Songkran is the Thai New Year’s national holiday. It is on the 13 April every year, but the holiday period extends from 14 to 15 April. The word “Songkran” comes from a Sanskrit word, literally “astrological passage”, meaning transformation or change.
The Songkran celebration is rich with symbolic traditions. Mornings begin with merit-making. Visiting local temples and offering food to the Buddhist monks is commonly practiced. On this specific occasion, performing water pouring on Buddha statues and the young and elderly is a traditional ritual on this holiday. It represents purification and the washing away of one’s sins and bad luck. As a festival of unity, people who have moved away usually return home to their loved ones and elders. Paying reverence to ancestors is an important part of Songkran tradition.
The holiday is known for its water festival. Major streets are closed to traffic, and are used as arenas for water fights. Celebrants, young and old, participate in this tradition by splashing water on each other. (from Wikipedia)

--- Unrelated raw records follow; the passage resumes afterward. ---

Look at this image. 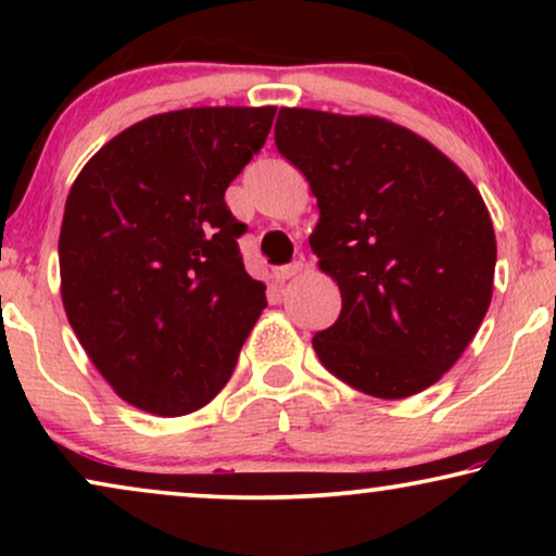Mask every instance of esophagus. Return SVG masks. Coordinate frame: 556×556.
Returning <instances> with one entry per match:
<instances>
[{
    "label": "esophagus",
    "instance_id": "34e87169",
    "mask_svg": "<svg viewBox=\"0 0 556 556\" xmlns=\"http://www.w3.org/2000/svg\"><path fill=\"white\" fill-rule=\"evenodd\" d=\"M301 270H303V263H301V261H295V263H291V265H280V268L273 270V278H276L278 283H283V280L293 278V276H299Z\"/></svg>",
    "mask_w": 556,
    "mask_h": 556
}]
</instances>
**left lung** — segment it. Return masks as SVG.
Returning <instances> with one entry per match:
<instances>
[{
    "label": "left lung",
    "instance_id": "obj_1",
    "mask_svg": "<svg viewBox=\"0 0 556 556\" xmlns=\"http://www.w3.org/2000/svg\"><path fill=\"white\" fill-rule=\"evenodd\" d=\"M276 147L316 197L308 242L341 291L337 324L314 337L318 359L379 400L428 390L491 306L496 235L481 192L379 116L280 109Z\"/></svg>",
    "mask_w": 556,
    "mask_h": 556
}]
</instances>
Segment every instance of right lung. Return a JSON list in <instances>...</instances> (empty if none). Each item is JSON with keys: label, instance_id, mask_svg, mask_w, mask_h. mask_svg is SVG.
I'll use <instances>...</instances> for the list:
<instances>
[{"label": "right lung", "instance_id": "obj_1", "mask_svg": "<svg viewBox=\"0 0 556 556\" xmlns=\"http://www.w3.org/2000/svg\"><path fill=\"white\" fill-rule=\"evenodd\" d=\"M273 118L276 105L159 113L113 136L73 181L58 242L67 321L143 413L179 417L215 400L268 306L225 189Z\"/></svg>", "mask_w": 556, "mask_h": 556}]
</instances>
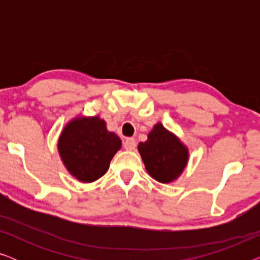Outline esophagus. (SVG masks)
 I'll use <instances>...</instances> for the list:
<instances>
[{
  "instance_id": "obj_1",
  "label": "esophagus",
  "mask_w": 260,
  "mask_h": 260,
  "mask_svg": "<svg viewBox=\"0 0 260 260\" xmlns=\"http://www.w3.org/2000/svg\"><path fill=\"white\" fill-rule=\"evenodd\" d=\"M123 145L126 150H134L136 148V141H135V138H126Z\"/></svg>"
}]
</instances>
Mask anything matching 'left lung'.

That was actually the part of the celebration which i was looking for so much. Since i heard about this tradition around 4 years ago, i always wanted to take part in this happening. But of course, this year everything is different here. The celebration and even the holiday is cancelled and the regional province authority also banned selling alcohol within the next 10 days.
And instead of walking through the streets of Bangkok with thousands of people, equipped with a mega water gun, i’m just laying here at the hotel pool. So at least i can enjoy the wet element in that way…
In this sense the original meaning of Songkran, “transformation” or “change”, is quite accurate, as my travel plans are also constantly under change.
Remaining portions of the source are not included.